The goal was to remove noise and irregularities from MNIST digits using Tensorflow (reproducing results originally obtained in 2006). Below are two digits called A and B.
Original (Digit A): Corrupted (Digit A):
Original (Digit B): Corrupted (Digit B):
The network (with model layers of size [768, 400, n, 400, 768] where n is size of the encoded layer) then attempts to reconstruct the original from the corrupted version:
Code Layer Size (n) | Asymptotic Error (20 epochs) | Reconstructed Digit A | Reconstructed Digit B |
---|---|---|---|
10 | 2.2e5 | ||
20 | 1.5e5 | ||
30 | 1.0e5 |
It is evident that a coding layer of size 10 is insufficient to reconstruct the original image. The '4' also resembling a '9' and the '5' a '6'.
A coding layer of size 20 accurately reconstructs the digits and removes irregularities, such as the swish on the tail of the original '4'.
A coding layer of size 30 also accurately reconstructs the digits but starts to retain irrelevant information such as the tail of the original '4'.

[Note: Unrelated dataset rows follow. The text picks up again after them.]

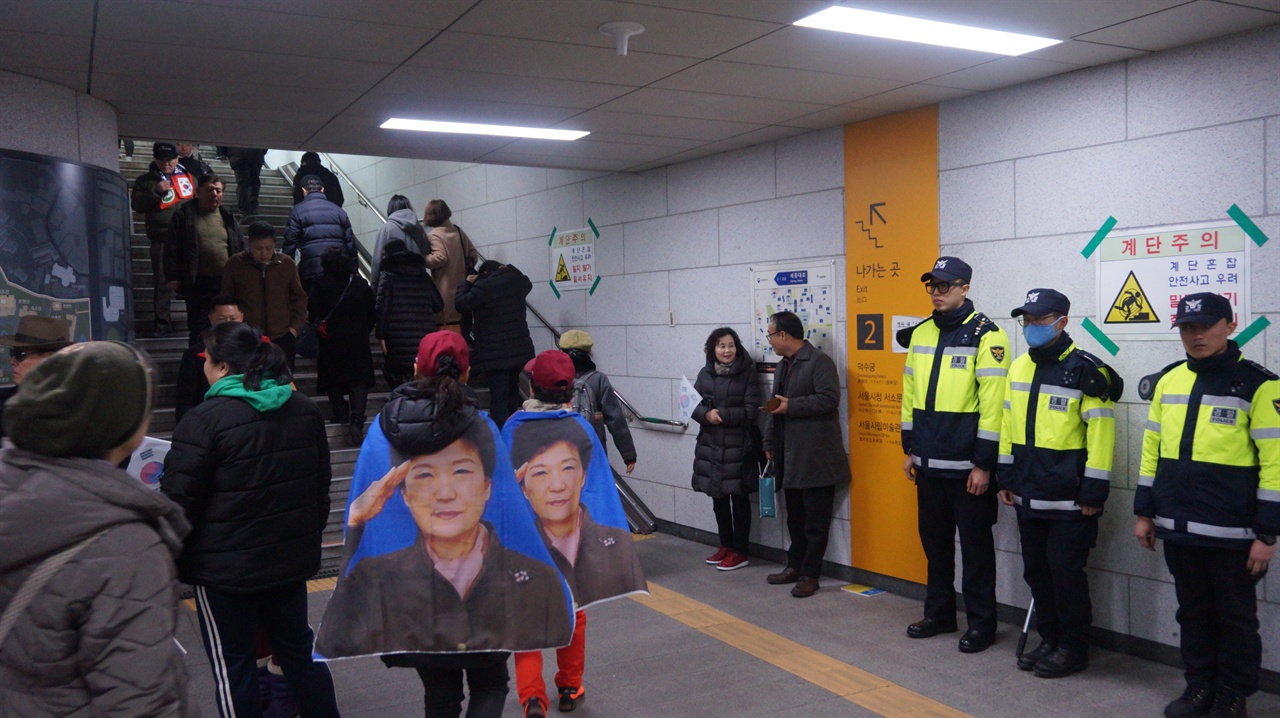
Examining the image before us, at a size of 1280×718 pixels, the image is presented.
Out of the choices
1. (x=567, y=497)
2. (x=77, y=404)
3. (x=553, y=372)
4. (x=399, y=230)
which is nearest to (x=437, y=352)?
(x=553, y=372)

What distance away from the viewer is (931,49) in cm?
430

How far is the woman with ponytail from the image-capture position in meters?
3.16

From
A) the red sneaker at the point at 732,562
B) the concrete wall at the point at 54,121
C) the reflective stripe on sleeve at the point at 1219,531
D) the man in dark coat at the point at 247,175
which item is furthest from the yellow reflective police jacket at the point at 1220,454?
the man in dark coat at the point at 247,175

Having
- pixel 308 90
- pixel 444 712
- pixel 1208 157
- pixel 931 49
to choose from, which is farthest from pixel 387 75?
pixel 1208 157

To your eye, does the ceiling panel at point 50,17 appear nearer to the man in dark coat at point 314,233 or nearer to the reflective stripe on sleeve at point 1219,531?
the man in dark coat at point 314,233

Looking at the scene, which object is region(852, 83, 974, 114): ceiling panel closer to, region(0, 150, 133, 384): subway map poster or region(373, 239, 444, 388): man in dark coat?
region(373, 239, 444, 388): man in dark coat

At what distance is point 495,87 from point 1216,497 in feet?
12.2

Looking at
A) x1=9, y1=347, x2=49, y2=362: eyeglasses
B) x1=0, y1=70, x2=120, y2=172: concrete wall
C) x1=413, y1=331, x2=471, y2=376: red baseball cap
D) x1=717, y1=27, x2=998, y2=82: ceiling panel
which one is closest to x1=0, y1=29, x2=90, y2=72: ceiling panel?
x1=0, y1=70, x2=120, y2=172: concrete wall

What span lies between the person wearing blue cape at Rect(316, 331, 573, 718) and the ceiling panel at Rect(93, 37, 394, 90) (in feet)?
6.64

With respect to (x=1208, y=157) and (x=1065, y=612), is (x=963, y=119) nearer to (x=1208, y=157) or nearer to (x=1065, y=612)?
(x=1208, y=157)

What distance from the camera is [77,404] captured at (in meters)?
1.77

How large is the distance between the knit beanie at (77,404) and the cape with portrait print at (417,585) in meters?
1.20

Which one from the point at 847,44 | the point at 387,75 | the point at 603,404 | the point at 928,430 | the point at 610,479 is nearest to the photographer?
the point at 610,479

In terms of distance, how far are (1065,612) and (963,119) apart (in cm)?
259
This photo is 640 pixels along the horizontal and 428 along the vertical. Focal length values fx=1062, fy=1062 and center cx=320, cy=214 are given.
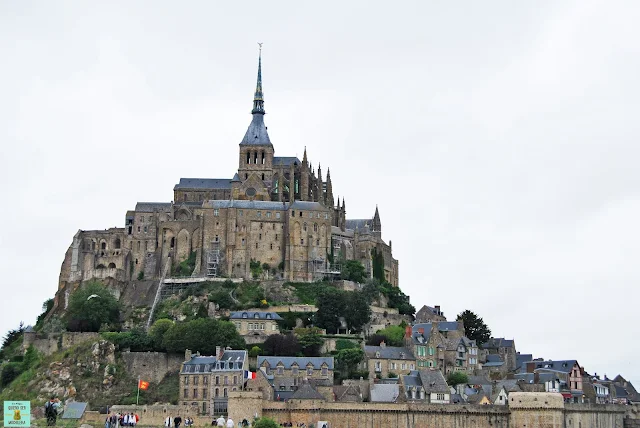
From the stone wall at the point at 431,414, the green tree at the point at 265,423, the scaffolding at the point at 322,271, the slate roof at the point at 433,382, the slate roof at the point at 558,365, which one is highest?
the scaffolding at the point at 322,271

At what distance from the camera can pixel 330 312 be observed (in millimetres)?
91125

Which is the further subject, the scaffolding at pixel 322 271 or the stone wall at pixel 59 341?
the scaffolding at pixel 322 271

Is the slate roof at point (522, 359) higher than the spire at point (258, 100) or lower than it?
lower

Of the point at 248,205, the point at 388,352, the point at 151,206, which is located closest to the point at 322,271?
the point at 248,205

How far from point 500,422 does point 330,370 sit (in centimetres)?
1341

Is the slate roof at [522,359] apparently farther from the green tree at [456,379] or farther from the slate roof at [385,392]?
the slate roof at [385,392]

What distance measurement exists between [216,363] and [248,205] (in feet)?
91.5

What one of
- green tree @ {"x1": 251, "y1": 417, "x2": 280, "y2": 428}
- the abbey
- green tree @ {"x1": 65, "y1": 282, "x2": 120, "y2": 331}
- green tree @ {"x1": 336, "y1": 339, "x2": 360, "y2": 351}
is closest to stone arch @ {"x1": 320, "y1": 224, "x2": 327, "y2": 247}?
the abbey

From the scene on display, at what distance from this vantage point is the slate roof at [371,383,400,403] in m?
77.3

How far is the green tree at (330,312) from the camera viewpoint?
299 ft

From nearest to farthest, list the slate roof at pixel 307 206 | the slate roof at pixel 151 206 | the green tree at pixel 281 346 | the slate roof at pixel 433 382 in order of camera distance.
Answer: the slate roof at pixel 433 382 < the green tree at pixel 281 346 < the slate roof at pixel 307 206 < the slate roof at pixel 151 206

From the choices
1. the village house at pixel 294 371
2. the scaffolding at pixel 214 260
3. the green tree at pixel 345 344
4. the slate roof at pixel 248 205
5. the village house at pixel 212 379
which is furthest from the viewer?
the slate roof at pixel 248 205

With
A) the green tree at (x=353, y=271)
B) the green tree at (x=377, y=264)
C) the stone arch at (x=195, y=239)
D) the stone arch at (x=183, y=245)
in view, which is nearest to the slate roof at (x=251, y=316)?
the green tree at (x=353, y=271)

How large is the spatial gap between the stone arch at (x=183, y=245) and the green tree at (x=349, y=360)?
25.0 meters
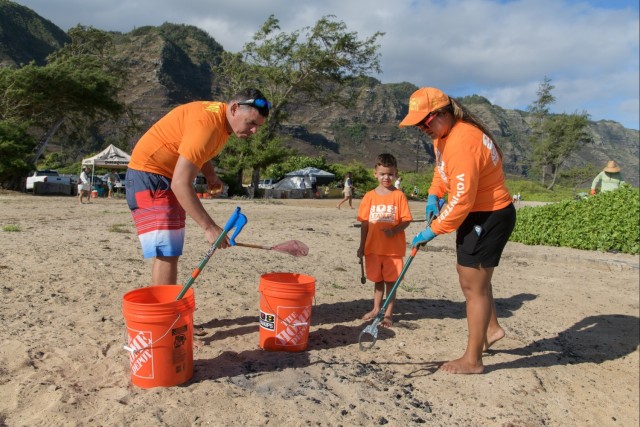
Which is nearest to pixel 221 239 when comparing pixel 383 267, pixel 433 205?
pixel 433 205

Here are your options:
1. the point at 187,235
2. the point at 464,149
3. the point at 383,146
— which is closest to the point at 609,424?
the point at 464,149

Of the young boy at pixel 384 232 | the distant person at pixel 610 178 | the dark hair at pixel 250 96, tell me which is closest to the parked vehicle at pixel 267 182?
the distant person at pixel 610 178

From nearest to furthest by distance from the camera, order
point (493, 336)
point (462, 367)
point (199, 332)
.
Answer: point (462, 367) → point (199, 332) → point (493, 336)

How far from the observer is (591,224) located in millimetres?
9039

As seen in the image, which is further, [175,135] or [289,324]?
[289,324]

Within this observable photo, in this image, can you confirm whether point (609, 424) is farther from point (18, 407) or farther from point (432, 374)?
point (18, 407)

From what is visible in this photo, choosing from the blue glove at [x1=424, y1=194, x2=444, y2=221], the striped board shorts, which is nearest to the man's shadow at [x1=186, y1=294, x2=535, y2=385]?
the striped board shorts

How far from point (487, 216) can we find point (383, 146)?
453 ft

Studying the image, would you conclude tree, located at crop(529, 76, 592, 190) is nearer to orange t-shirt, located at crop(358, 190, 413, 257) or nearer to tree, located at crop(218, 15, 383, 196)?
tree, located at crop(218, 15, 383, 196)

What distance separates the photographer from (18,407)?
8.14 feet

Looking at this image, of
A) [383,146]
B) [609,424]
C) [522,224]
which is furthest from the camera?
[383,146]

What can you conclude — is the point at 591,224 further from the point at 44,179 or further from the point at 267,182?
the point at 267,182

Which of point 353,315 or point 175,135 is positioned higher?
point 175,135

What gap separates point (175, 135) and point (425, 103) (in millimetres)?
1645
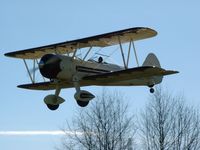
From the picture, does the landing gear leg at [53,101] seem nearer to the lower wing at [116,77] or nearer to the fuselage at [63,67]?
the lower wing at [116,77]

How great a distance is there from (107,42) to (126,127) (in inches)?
760

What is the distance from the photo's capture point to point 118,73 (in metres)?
25.9

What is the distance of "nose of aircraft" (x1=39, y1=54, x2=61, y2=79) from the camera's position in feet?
87.2

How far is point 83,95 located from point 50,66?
192 centimetres

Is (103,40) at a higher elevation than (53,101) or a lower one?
higher

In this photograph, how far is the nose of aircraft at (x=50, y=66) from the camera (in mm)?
26578

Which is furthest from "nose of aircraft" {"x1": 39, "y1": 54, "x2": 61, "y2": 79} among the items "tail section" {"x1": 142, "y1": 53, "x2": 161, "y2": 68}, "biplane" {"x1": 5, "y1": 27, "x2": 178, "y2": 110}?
"tail section" {"x1": 142, "y1": 53, "x2": 161, "y2": 68}

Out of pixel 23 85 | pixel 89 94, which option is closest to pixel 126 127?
pixel 23 85

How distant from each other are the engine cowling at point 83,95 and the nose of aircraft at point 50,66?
4.41ft

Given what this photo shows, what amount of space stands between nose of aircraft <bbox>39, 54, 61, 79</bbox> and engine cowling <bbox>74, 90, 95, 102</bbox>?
134cm

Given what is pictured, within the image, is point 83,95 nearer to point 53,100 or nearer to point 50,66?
point 50,66

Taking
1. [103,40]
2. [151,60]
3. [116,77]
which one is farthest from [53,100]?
[151,60]

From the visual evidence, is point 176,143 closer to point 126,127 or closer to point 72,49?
point 126,127

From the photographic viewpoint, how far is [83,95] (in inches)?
1033
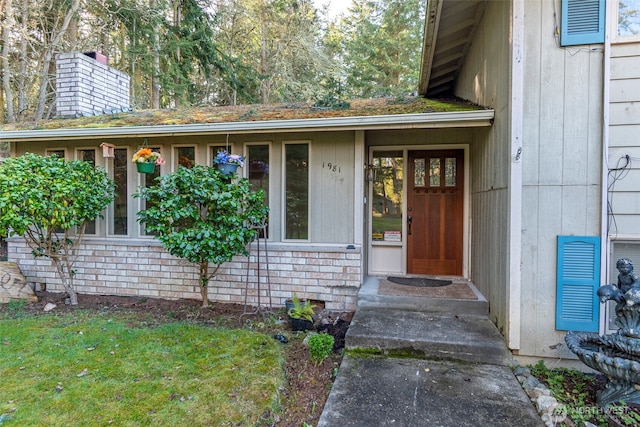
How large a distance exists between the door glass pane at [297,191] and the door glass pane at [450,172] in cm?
223

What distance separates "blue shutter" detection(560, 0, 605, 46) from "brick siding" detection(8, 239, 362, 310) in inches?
120

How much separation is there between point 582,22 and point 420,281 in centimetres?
337

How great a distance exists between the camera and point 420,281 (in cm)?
484

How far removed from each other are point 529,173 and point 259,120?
10.4 feet

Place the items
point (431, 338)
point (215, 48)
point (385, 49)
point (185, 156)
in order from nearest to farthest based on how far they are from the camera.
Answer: point (431, 338), point (185, 156), point (215, 48), point (385, 49)

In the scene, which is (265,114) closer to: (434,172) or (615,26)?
(434,172)

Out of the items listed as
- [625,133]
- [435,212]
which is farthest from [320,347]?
[625,133]

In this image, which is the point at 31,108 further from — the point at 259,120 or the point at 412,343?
the point at 412,343

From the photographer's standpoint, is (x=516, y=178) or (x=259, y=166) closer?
(x=516, y=178)

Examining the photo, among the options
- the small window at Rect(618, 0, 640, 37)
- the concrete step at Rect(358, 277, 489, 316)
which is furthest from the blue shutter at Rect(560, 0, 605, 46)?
the concrete step at Rect(358, 277, 489, 316)

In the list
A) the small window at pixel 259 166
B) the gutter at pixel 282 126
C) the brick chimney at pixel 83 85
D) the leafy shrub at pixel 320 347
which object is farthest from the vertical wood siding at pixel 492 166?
the brick chimney at pixel 83 85

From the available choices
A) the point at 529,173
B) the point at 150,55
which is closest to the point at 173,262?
the point at 529,173

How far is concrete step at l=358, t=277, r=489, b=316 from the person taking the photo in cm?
386

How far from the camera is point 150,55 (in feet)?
30.3
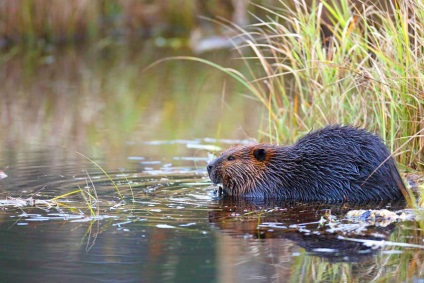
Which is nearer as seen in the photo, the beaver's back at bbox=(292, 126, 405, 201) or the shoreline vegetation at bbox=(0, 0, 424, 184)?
the beaver's back at bbox=(292, 126, 405, 201)

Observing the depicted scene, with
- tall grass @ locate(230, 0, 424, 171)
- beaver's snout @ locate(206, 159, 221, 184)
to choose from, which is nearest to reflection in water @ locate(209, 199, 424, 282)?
beaver's snout @ locate(206, 159, 221, 184)

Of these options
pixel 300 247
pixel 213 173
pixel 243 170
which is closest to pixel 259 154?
pixel 243 170

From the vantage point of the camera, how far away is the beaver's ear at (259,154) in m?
5.75

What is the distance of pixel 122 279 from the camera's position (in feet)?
11.9

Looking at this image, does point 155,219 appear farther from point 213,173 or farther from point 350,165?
point 350,165

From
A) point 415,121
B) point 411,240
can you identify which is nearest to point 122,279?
point 411,240

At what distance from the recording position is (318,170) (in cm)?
550

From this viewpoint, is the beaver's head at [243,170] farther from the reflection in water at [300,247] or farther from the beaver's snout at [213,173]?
the reflection in water at [300,247]

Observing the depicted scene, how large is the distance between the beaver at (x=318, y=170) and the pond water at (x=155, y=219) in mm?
196

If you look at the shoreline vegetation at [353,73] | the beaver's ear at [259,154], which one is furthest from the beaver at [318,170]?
the shoreline vegetation at [353,73]

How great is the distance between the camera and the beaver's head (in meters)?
5.66

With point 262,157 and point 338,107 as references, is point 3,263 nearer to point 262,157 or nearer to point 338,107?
point 262,157

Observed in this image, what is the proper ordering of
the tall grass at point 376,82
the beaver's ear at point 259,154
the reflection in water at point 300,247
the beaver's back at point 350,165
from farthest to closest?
the beaver's ear at point 259,154 → the tall grass at point 376,82 → the beaver's back at point 350,165 → the reflection in water at point 300,247

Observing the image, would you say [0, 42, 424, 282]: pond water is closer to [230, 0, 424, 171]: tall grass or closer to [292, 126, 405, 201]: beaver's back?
[292, 126, 405, 201]: beaver's back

At least for this network model of [768, 400, n, 400, 768] the best found n was around 20, where 'best' is defined as a balance between accurately reconstructing the image without retaining irrelevant features of the original.
I have since been informed that using Sigmoid for activation is a bit outdated and that ReLU provides sufficient non-linearities and trains faster.
Pre-training weights (G. E. Hinton, R. R. Salakhutdinov - Reducing the Dimensionality of Data with Neural Networks, 2006) rather than mirroring the initial weights of the encoder and decoders may allow for smaller coding layers when training in 20 epochs.